Sunday, February 26, 2012

You Could Almost Say


There is the occasional fear that you have worked your way through the attic of notions and ideas to the point where there will be nothing coming for a time, which is of a piece with saying you fear you have no opinions for the time being, are simply sponging up impressions, waiting for some distillation process to complete itself.

This fear triggers the fear in general about not writing and the downstream consequences of that.  You are not so much aware of what you do when you are doing it as when you for some reason or other do not.  It is, then, not writing that makes you a writer, it is not writing that causes you to think about what being a writer means to you.

For much of your life, it was considered bad form to write about characters who were writers.  Artists barely made the cut and in order to do so, they had to be pretty much like Dorian Gray, where there was some transformative process going on.  James Joyce surely got away with writing about writers, so did Lawrence and Mrs.
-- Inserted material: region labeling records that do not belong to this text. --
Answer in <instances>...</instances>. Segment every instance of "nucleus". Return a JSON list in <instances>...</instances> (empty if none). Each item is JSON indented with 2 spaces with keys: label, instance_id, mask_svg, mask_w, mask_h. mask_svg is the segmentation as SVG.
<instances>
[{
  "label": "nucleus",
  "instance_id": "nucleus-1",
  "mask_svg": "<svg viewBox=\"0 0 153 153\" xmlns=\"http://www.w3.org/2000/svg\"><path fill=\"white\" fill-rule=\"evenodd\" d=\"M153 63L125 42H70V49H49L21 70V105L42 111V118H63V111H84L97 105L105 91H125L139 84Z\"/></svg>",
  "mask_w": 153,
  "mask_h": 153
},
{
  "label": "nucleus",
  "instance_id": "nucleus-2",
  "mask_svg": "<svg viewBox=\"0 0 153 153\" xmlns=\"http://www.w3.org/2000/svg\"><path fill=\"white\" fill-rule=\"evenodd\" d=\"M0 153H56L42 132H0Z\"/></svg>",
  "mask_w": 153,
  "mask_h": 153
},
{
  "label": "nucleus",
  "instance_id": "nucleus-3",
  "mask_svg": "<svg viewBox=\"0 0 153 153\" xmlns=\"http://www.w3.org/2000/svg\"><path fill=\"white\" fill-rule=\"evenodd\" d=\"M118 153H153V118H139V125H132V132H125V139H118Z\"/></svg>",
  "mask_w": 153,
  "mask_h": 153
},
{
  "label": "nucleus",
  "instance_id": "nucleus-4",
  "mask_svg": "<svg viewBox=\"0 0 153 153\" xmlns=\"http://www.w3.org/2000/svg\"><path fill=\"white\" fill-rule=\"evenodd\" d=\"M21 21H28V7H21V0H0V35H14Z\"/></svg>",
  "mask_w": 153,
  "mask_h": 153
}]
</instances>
Woolf, all three of whom were born within the relatively same time span.  The form was of equal badness even to think of yourself in terms of these—that would be posturing or showing off.

The best you could do under those circumstances is write about individuals who were searching for something related to understanding, which is well along the way to what you think writers are trying to do, and do it to such a high degree of specificity that the descriptions, thought processes, and logic fall away to events and facts speaking for themselves to that important third party, the reader.

You do not think much about reading when you are in the act of reading one or more things.  As is the case with writing, you only think about being a reader when you have for some time stepped away from reading.  At such times, you are aware of yourself as a reader in the breach—your act of not reading reminds you with some pain that you have been away.

It is a gigantic leap of faith to attempt a syllogism here with breath, as in you only thinking about the act of breathing when you have been rendered breathless by some internal or external force.  You cannot go too long without breathing, an imperative that adds great weight to using it in any metaphor or simile.  You do become aware of yourself as a breather at times when you have stopped breathing, but also at times when your breathing becomes raspy or halting, or in great gulps that indicate some kind of pressure.

You become aware of yourself as a writer when you do not write but also when your narrative becomes mannered or stodgy or strained or stylized to the point of being less comprehensible and immediate as your accustomed state.

The place where these activities—writing, reading, and breathing—occupy the same plane is when they are brought to mind by events and conditions that take them degrees off the course of muscle memory and simple engagement, reaching the extreme of not engaging them at all.

Practice has a healthy effect on all three, helping you reach the point where you are absorbing a delightful state of being.  Not doing any of the three for a few moments now and again emphasize the fact to you of you being those steps beyond mere sensate that you so enjoy and strive to perfect.

As a breathing, reading writer, you stand some chance of reaching a plane of activity from time to time where your vision is useful, accurate, evocative, where you have some chance of getting at a story without too much stumbling over its inner rhythms and breathing patterns, and where, after you have set the work aside for a time to allow it to age, you are able to take a breath, then delve into reading it, your delight expanding as you find entire sentences, perhaps paragraphs where what you set down seems to fly off the page with meaning and some form of logic and some form of dramatic cohesion.